Shares of Time Warner fell 1.6% to $87.05 in Thursday's trading, while AT&T gained nearly 2% to $34. Both stocks have dropped sharply in recent weeks amid concerns about both the health of the pay-TV business and the fate of the transaction.
Peeling off a large part of either company could threaten a strategy that AT&T executives have pieced together over several years. The company paid $49 billion to acquire DirecTV and its 20 million subscribers. Last year, it offered $85 billion for Time Warner, counting on the idea that a combination of entertainment, internet and wireless assets could keep customers hooked on its services.
Mr. Stephenson said he doesn't plan on selling CNN and that no one in the Justice Department had made that a condition of approving the deal. "I have never been told that the price of getting deal done was selling CNN," Mr. Stephenson said. "I have never offered to sell and have no intentions to sell CNN."

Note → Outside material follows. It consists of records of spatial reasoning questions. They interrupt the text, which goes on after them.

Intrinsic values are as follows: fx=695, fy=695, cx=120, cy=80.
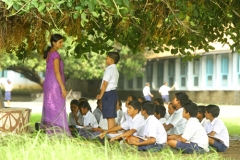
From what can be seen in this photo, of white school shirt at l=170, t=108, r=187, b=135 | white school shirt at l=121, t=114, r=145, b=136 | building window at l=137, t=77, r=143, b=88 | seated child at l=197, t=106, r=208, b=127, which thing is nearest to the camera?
white school shirt at l=121, t=114, r=145, b=136

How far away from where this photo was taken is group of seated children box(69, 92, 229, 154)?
10.2m

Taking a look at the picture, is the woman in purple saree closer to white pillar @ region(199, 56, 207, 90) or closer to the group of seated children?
the group of seated children

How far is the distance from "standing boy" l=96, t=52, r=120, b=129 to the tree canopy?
0.61 meters

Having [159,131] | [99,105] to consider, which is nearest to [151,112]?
[159,131]

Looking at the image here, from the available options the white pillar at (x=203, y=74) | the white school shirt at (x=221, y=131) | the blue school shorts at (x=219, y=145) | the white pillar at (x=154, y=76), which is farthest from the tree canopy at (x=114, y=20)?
the white pillar at (x=154, y=76)

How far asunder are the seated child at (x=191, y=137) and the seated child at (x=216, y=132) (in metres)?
0.53

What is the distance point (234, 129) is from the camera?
18703 millimetres

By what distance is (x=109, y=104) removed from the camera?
38.7ft

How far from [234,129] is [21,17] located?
881 cm

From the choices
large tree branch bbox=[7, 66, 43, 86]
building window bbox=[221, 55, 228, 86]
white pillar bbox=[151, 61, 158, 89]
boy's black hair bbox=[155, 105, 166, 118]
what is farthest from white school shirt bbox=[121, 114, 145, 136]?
white pillar bbox=[151, 61, 158, 89]

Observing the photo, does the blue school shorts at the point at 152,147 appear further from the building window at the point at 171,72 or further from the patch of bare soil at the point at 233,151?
the building window at the point at 171,72

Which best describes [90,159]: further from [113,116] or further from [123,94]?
[123,94]

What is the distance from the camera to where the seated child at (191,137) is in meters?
10.1

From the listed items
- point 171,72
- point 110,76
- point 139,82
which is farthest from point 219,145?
point 139,82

The AT&T chief also dispelled the idea that he might agree to shed some larger division of Time Warner. "It's illogical," Mr. Stephenson said, saying media properties like Turner's cable channels and HBO are why the company struck the deal in the first place.

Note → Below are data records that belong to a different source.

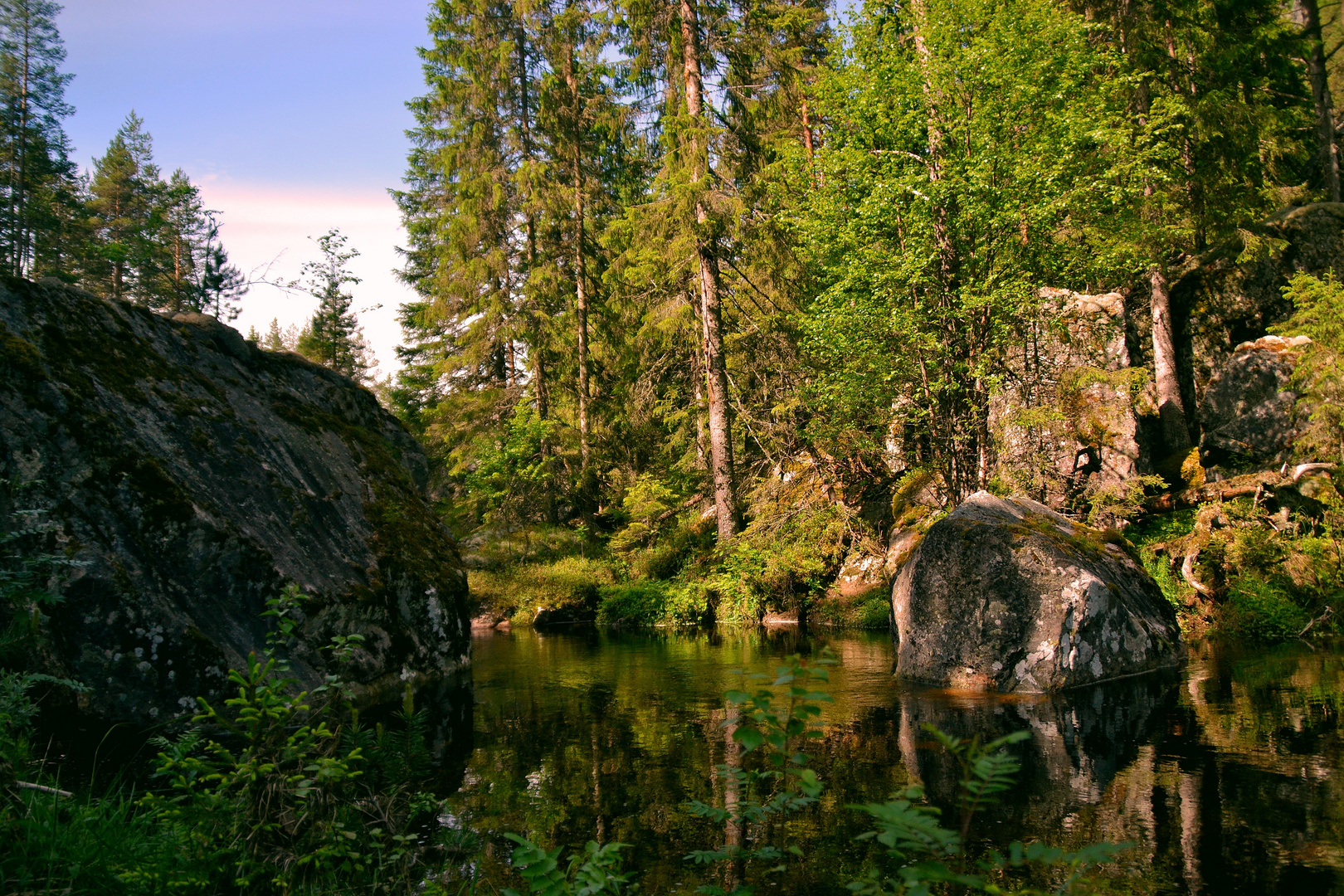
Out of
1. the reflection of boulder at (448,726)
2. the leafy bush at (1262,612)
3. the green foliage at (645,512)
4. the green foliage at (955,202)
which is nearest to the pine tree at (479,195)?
the green foliage at (645,512)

If the standoff were to turn into a court case, Mr. Stephenson said he was confident in the company's legal position and that the litigation could be concluded by April 22, a new deadline the merger partners put on the transaction.
Such court cases are rare, though the Justice Department recently won rulings against a pair of mergers of health-insurance rivals. Unlike those deals, AT&T and Time Warner don't have overlapping businesses. The Justice Department hasn't challenged many mergers that combine complementary companies at different links in the same supply chain.
The department, however, almost challenged such a deal last year in the semiconductor industry. The would-be merging parties, Lam Research Corp. and KLA-Tencor Corp., abandoned their merger plans after Justice Department antitrust officials raised objections.